The General Directorate of Cultural Heritage (DGPC) will have a new organism to overcome “setbacks” in the management of museums and national monuments, because it needs “some boldness”, the Minister of Culture, Pedro Adão e Silva.
According to the Minister of Culture, the Government will discuss and approve the diplomas related to the reorganization of the DGPC in a Council of Ministers meeting on Thursday, in Évora.
“What is going to the Council of Ministers is a set of diplomas that promotes the reorganization of what the DGPC is today. (…) The goal is to have more agile management models, the ability to program on a multi-year basis, to internationalize the museums, a set of objectives that are forbidden with the current model,” said Pedro Adão e Silva.
The current Directorate-General of Cultural Heritage was created in 2012 as part of a “State Central Administration Reduction and Improvement Plan” by the then PSD/CDS-PP government of Pedro Passos Coelho.
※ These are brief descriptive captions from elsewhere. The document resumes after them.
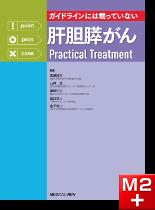 ガイドラインには載っていない 肝胆膵がんPractical Treatment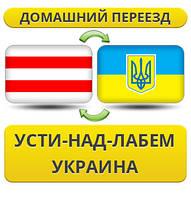Домашний Переезд из Усти-над-Лабем в Украину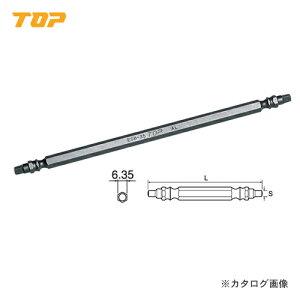 """トップ工業 TOP 電動ドリル用四角ビット 3.5mm(9/64"""") 2本入 ESB-3.5P-65"""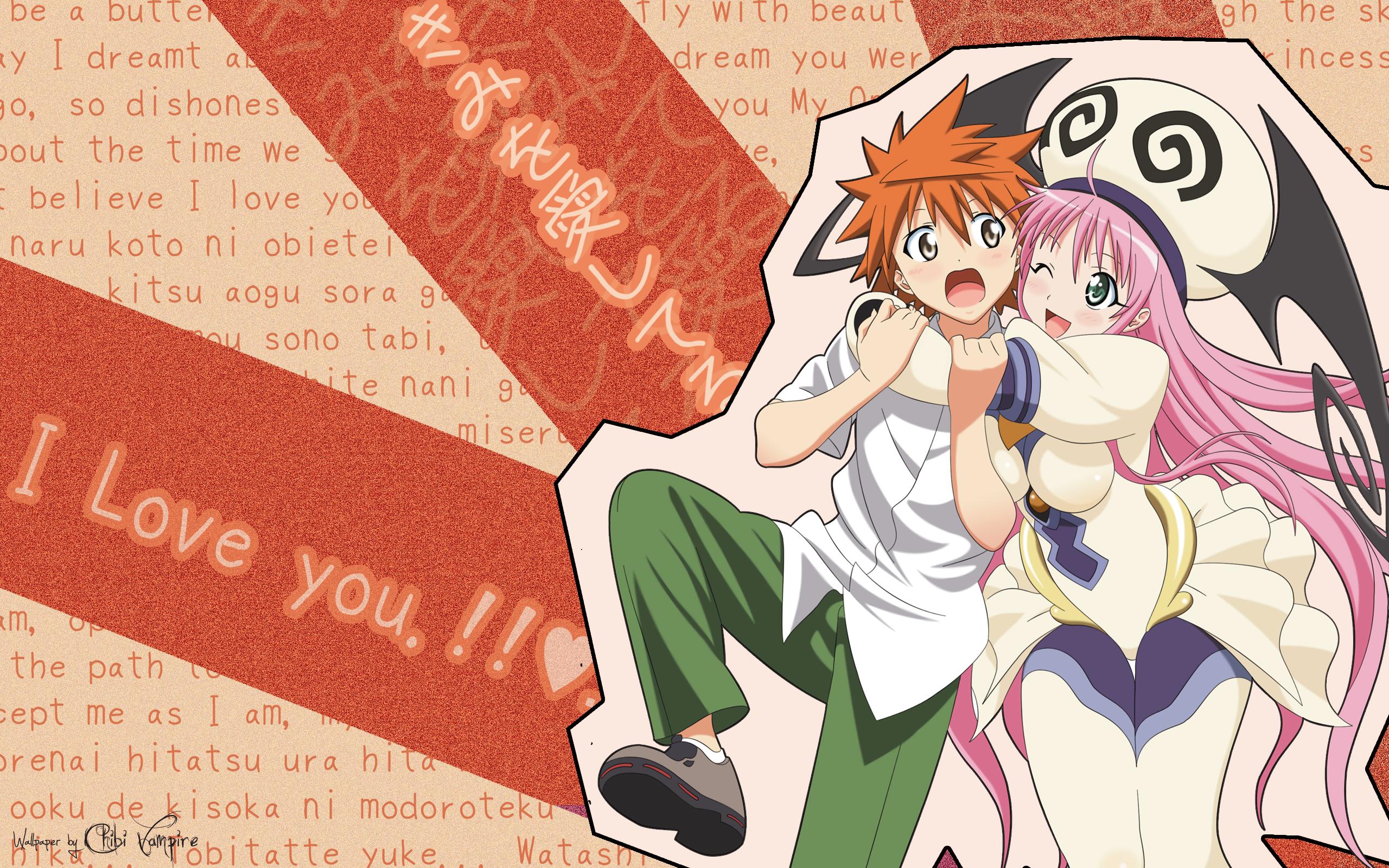 To Love Ru Wallpaper 10   Anime Desu 2560x1600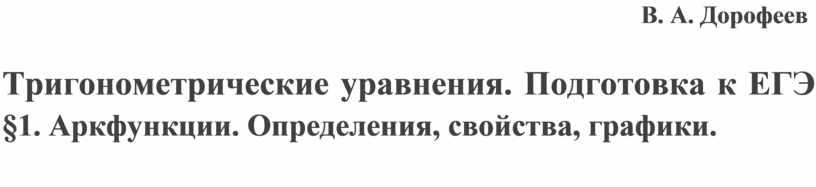В. А. Дорофеев Тригонометрические уравнения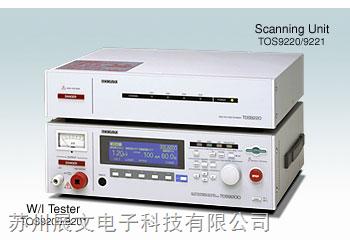 日本菊水绝缘耐压测试仪TOS9200系列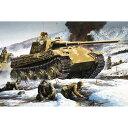 ドラゴン 1/35 WW.II ドイツ軍 V号戦車パンターII(訳あり商品)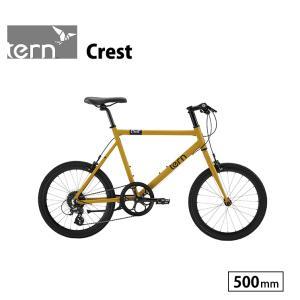 自転車 シティサイクル 完全組立 ターン クレスト crest 8段変速 500|jitensha-box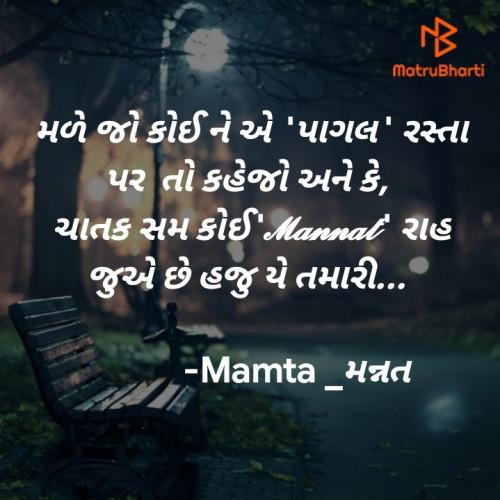 Post by Mamta _મન્નત on 07-Oct-2021 04:39pm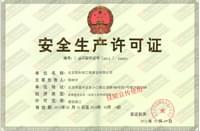 凯利恒荣誉-安全生产许可证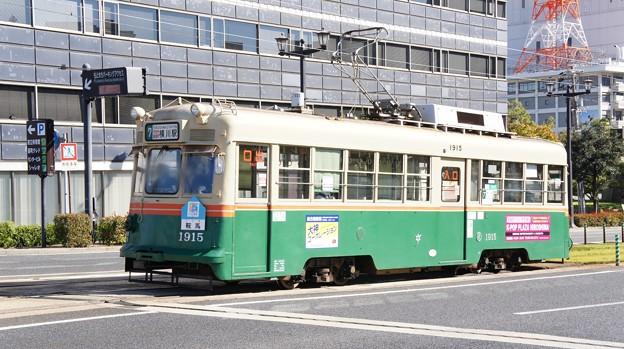 広島電鉄 1915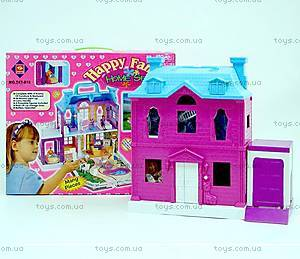 Дом для куклы Happy Family, 747-818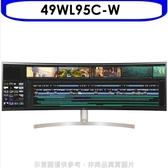 《結帳打8折》LG樂金【49WL95C-W】49吋AH-IPS曲面32:9 HDR10液晶螢幕顯示器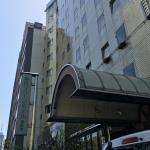 Tokyo Green Hotel Korakuen Foto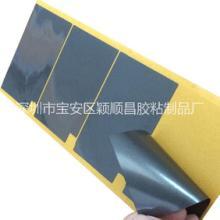 石墨散热贴纸 手机散热膜人工石墨片 CPU高导热绝缘垫片包边背胶贴膜石墨片模切图片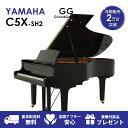 【新品ピアノ】YAMAHA(ヤマハ)C5X-SH2【新品】【新品グランドピアノ】【グランドピアノ】【サイレント付】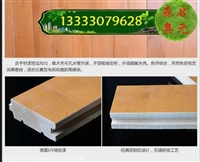 体育运动木地板防腐性能标志保护程度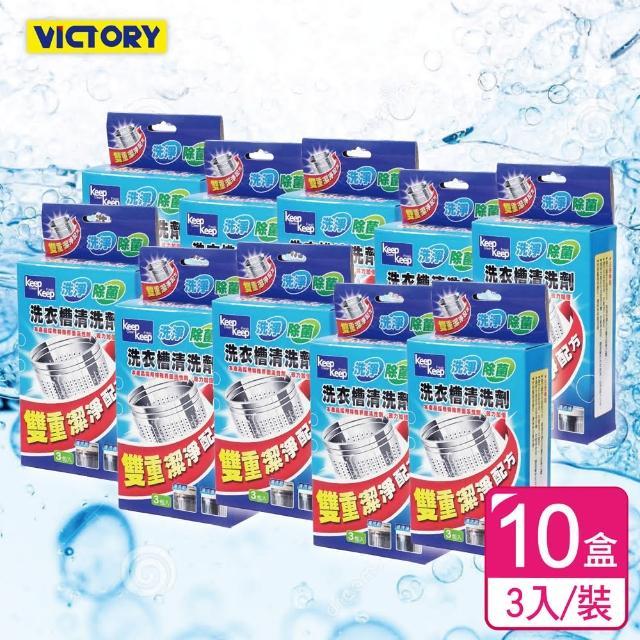 【VICTORY】雙重清淨洗衣槽清洗劑(3入-10盒)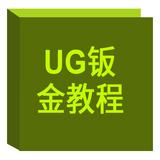 UG钣金教程 -UG钣金教程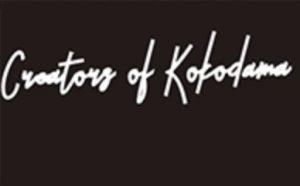 Creators of Kokodama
At the time, the creation of the DGPC represented the merger of several services and competencies into a single body, namely the Institute for the Management of Architectural and Archaeological Heritage, the Institute of Museums and Conservation, and the Regional Directorate of Culture of Lisbon and Tagus Valley, leading to criticism over the bureaucratic dimension of a structure of that size.
Along with the approval of the DGPC, a reorganization of the Regional Directorates of Culture was also approved in 2012.
Nearly a decade later, Pedro Adão e Silva considers that this concentration of services in the DGPC “had as a consequence the secondary management of museums and national monuments”.
“There is already too long a period of some setbacks and there is a need for renewed ambition and some boldness in the way you manage” museums and national monuments, he said.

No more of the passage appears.